EXTRACT:

▶

Wieringermeer () is a former municipality and a polder in the Netherlands, in the province of North Holland. Since 2012 Wieringermeer has been a part of the new municipality of Hollands Kroon.

Population centres 

The former municipality of Wieringermeer consisted of the following cities, towns, villages and/or districts: Kreileroord, Middenmeer, Slootdorp, Wieringerwerf.

History 
Around the year 1000 AD, this area was land. However, several storms after 1100 flooded the land, turning it into a flood plain. Wieringmeer means "Wieringen Lake", the name of an inland lake that filled the area in the early medieval period.

The Wieringmeerpolder is a polder, newly created land, and part of the Zuiderzee Works developed in the 20th century. The creation of this polder started in 1927. Originally the polder was planned to have been created after the completion of the Afsluitdijk. As there was a severe lack of agricultural ground, the dikes for the polder had to be built in the Zuiderzee, a sea. The dikes had to be tougher and ready to withstand the force of the sea. Draining of the polder was finished on 21 August 1930. After the completion of the Afsluitdijk in 1932, the lake IJsselmeer was formed from the waters. 

After desalinization, the new land became usable in 1934. Four villages (Slootdorp (1931), Middenmeer (1933), Wieringerwerf (1936) and Kreileroord (1957)) eventually were developed in the polder.

◀

WORK TO COMPLETE:
• 1. Filter the entries below, keeping only the lines that contain the word "between".
• 2. Extend the passage on Wieringermeer, picking up after its final sentence.

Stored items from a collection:
▶

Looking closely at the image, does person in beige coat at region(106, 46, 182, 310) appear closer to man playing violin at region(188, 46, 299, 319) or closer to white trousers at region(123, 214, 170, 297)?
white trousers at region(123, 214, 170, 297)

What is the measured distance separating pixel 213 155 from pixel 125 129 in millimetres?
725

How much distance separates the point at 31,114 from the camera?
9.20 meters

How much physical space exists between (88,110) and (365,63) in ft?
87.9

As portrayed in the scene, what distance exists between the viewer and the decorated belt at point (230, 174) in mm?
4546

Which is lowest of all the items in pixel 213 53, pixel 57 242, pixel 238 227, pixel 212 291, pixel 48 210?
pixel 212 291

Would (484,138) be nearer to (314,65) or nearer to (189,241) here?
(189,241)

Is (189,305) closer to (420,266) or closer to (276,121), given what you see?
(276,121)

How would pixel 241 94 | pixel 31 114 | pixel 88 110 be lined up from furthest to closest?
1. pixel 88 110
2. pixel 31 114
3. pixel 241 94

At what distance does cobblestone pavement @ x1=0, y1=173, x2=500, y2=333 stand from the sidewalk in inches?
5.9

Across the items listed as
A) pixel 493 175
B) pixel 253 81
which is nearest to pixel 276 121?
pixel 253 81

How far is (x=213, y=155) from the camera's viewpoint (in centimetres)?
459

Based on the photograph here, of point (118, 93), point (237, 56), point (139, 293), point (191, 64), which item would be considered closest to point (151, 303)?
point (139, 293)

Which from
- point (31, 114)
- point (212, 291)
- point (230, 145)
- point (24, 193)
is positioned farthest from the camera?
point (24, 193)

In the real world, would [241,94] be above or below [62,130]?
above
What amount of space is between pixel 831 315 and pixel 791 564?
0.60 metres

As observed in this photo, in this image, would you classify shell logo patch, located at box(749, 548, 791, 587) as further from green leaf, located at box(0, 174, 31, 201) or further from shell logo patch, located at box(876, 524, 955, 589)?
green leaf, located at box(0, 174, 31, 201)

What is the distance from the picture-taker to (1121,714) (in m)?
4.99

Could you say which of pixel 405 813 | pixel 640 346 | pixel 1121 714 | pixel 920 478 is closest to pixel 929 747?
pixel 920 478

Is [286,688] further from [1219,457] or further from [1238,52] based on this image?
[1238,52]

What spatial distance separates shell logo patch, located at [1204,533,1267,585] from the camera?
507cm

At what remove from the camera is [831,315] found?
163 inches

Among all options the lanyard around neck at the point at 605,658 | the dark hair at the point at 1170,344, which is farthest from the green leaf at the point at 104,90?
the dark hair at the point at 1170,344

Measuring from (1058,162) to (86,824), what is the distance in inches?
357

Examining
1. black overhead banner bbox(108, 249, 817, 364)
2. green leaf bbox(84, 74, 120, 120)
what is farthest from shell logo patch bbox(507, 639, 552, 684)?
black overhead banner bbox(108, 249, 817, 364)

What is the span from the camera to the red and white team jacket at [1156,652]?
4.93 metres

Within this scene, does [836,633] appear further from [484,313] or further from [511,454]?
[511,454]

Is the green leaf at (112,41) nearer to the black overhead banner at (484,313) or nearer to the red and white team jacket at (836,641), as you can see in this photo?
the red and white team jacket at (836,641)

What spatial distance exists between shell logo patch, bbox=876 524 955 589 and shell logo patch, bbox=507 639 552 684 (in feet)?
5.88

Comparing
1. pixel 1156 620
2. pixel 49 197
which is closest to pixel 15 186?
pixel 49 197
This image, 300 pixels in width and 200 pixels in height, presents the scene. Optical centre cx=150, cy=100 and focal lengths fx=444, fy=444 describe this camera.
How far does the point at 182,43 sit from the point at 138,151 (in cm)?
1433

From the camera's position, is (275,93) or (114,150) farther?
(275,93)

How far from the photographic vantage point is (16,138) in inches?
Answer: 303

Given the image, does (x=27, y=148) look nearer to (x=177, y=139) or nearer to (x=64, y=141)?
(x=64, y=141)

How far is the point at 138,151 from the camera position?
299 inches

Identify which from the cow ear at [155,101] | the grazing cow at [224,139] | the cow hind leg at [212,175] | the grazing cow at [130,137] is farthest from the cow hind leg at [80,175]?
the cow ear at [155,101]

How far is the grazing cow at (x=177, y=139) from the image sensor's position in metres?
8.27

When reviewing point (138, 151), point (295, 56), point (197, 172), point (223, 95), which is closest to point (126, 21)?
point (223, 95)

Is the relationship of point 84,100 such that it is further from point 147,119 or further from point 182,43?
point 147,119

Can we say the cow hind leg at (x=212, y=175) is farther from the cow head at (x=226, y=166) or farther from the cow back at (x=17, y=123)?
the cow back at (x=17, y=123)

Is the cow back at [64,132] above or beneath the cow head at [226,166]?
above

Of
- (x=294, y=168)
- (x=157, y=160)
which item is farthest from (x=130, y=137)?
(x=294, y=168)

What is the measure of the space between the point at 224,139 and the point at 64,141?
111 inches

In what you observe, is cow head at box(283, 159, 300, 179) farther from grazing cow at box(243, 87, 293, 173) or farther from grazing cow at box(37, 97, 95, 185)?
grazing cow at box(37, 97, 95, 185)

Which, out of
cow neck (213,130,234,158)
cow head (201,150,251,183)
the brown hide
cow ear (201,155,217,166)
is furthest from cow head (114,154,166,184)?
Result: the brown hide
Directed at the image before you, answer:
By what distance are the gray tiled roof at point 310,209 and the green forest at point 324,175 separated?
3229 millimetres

◀

OUTPUTS IN ORDER:
• 1.
How much physical space exists between (88,110) and (365,63) in ft?
As portrayed in the scene, what distance exists between the viewer and the decorated belt at point (230, 174) in mm?
What amount of space is between pixel 831 315 and pixel 791 564?
What spatial distance exists between shell logo patch, bbox=876 524 955 589 and shell logo patch, bbox=507 639 552 684 (in feet)?
What is the measure of the space between the point at 224,139 and the point at 64,141?

• 2.
Since 1 July 1941, the Wieringermeer had been an independent municipality. During the Second World War, the Netherlands was occupied by Nazi Germany. On 17 April 1945, a vengeful German command ordered the dike of the Wieringermeer to be blown up: the area was inundated. No one was killed as the polder slowly submerged again (the inhabitants had been warned), but the high water and a subsequent storm destroyed most of the infrastructure built in the previous decade. The floodwater was fresh water, so the land did not have to be desalinated again. Reconstruction followed quickly; by the end of 1945, the polder was declared drained again. Rebuilding of roads and bridges, houses and farms, was greatly facilitated by the experience of building them the first time.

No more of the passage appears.